■ Assignment ■
The entries below contain a line with "family: Suidae" and a line with "site KGA_S3_KHOLA07.". Retype exactly everything from the first down to the second, both included, and nothing else.

• • •

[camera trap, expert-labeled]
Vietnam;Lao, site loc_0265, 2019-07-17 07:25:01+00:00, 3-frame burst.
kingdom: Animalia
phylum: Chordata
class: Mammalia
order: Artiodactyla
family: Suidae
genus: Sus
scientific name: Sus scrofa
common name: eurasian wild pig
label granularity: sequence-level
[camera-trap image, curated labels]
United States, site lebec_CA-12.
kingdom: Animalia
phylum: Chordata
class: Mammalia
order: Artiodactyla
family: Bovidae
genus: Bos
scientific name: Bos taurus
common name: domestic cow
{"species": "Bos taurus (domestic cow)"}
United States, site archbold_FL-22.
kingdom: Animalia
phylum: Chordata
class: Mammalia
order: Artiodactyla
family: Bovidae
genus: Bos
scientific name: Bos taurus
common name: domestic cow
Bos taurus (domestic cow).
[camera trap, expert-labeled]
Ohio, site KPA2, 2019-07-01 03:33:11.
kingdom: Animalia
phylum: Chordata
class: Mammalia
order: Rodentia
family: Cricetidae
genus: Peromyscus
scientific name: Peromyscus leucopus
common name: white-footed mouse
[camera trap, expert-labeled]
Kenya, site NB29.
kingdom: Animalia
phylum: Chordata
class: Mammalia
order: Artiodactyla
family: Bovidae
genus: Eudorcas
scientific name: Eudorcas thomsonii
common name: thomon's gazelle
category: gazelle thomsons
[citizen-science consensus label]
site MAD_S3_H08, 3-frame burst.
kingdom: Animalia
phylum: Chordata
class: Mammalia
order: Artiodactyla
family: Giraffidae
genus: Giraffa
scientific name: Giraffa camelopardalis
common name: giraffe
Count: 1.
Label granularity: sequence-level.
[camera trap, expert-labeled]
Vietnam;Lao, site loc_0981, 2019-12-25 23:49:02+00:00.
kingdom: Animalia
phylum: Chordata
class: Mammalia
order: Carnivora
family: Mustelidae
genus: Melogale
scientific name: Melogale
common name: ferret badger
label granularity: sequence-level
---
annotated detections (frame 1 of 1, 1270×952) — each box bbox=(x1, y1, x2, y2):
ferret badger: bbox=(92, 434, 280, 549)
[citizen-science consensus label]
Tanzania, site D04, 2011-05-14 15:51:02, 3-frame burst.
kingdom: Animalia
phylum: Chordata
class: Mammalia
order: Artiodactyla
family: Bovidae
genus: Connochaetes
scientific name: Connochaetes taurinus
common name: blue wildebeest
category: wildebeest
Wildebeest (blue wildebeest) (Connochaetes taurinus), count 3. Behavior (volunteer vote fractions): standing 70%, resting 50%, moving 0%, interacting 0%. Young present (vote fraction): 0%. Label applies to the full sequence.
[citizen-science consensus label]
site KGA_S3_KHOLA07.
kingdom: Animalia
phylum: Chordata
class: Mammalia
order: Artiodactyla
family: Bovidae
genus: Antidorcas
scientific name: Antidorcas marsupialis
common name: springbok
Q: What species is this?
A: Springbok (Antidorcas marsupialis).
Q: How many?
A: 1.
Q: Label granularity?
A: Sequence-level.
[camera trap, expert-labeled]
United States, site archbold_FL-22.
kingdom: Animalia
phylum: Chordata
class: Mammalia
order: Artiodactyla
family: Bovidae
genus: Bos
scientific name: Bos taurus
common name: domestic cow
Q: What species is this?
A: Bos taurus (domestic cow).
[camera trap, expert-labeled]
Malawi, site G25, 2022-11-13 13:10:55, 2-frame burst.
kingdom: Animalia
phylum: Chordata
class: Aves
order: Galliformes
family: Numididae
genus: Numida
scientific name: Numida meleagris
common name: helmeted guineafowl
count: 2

• • •

■ Final answer ■
family: Suidae
genus: Sus
scientific name: Sus scrofa
common name: eurasian wild pig
label granularity: sequence-level
[camera-trap image, curated labels]
United States, site lebec_CA-12.
kingdom: Animalia
phylum: Chordata
class: Mammalia
order: Artiodactyla
family: Bovidae
genus: Bos
scientific name: Bos taurus
common name: domestic cow
{"species": "Bos taurus (domestic cow)"}
United States, site archbold_FL-22.
kingdom: Animalia
phylum: Chordata
class: Mammalia
order: Artiodactyla
family: Bovidae
genus: Bos
scientific name: Bos taurus
common name: domestic cow
Bos taurus (domestic cow).
[camera trap, expert-labeled]
Ohio, site KPA2, 2019-07-01 03:33:11.
kingdom: Animalia
phylum: Chordata
class: Mammalia
order: Rodentia
family: Cricetidae
genus: Peromyscus
scientific name: Peromyscus leucopus
common name: white-footed mouse
[camera trap, expert-labeled]
Kenya, site NB29.
kingdom: Animalia
phylum: Chordata
class: Mammalia
order: Artiodactyla
family: Bovidae
genus: Eudorcas
scientific name: Eudorcas thomsonii
common name: thomon's gazelle
category: gazelle thomsons
[citizen-science consensus label]
site MAD_S3_H08, 3-frame burst.
kingdom: Animalia
phylum: Chordata
class: Mammalia
order: Artiodactyla
family: Giraffidae
genus: Giraffa
scientific name: Giraffa camelopardalis
common name: giraffe
Count: 1.
Label granularity: sequence-level.
[camera trap, expert-labeled]
Vietnam;Lao, site loc_0981, 2019-12-25 23:49:02+00:00.
kingdom: Animalia
phylum: Chordata
class: Mammalia
order: Carnivora
family: Mustelidae
genus: Melogale
scientific name: Melogale
common name: ferret badger
label granularity: sequence-level
---
annotated detections (frame 1 of 1, 1270×952) — each box bbox=(x1, y1, x2, y2):
ferret badger: bbox=(92, 434, 280, 549)
[citizen-science consensus label]
Tanzania, site D04, 2011-05-14 15:51:02, 3-frame burst.
kingdom: Animalia
phylum: Chordata
class: Mammalia
order: Artiodactyla
family: Bovidae
genus: Connochaetes
scientific name: Connochaetes taurinus
common name: blue wildebeest
category: wildebeest
Wildebeest (blue wildebeest) (Connochaetes taurinus), count 3. Behavior (volunteer vote fractions): standing 70%, resting 50%, moving 0%, interacting 0%. Young present (vote fraction): 0%. Label applies to the full sequence.
[citizen-science consensus label]
site KGA_S3_KHOLA07.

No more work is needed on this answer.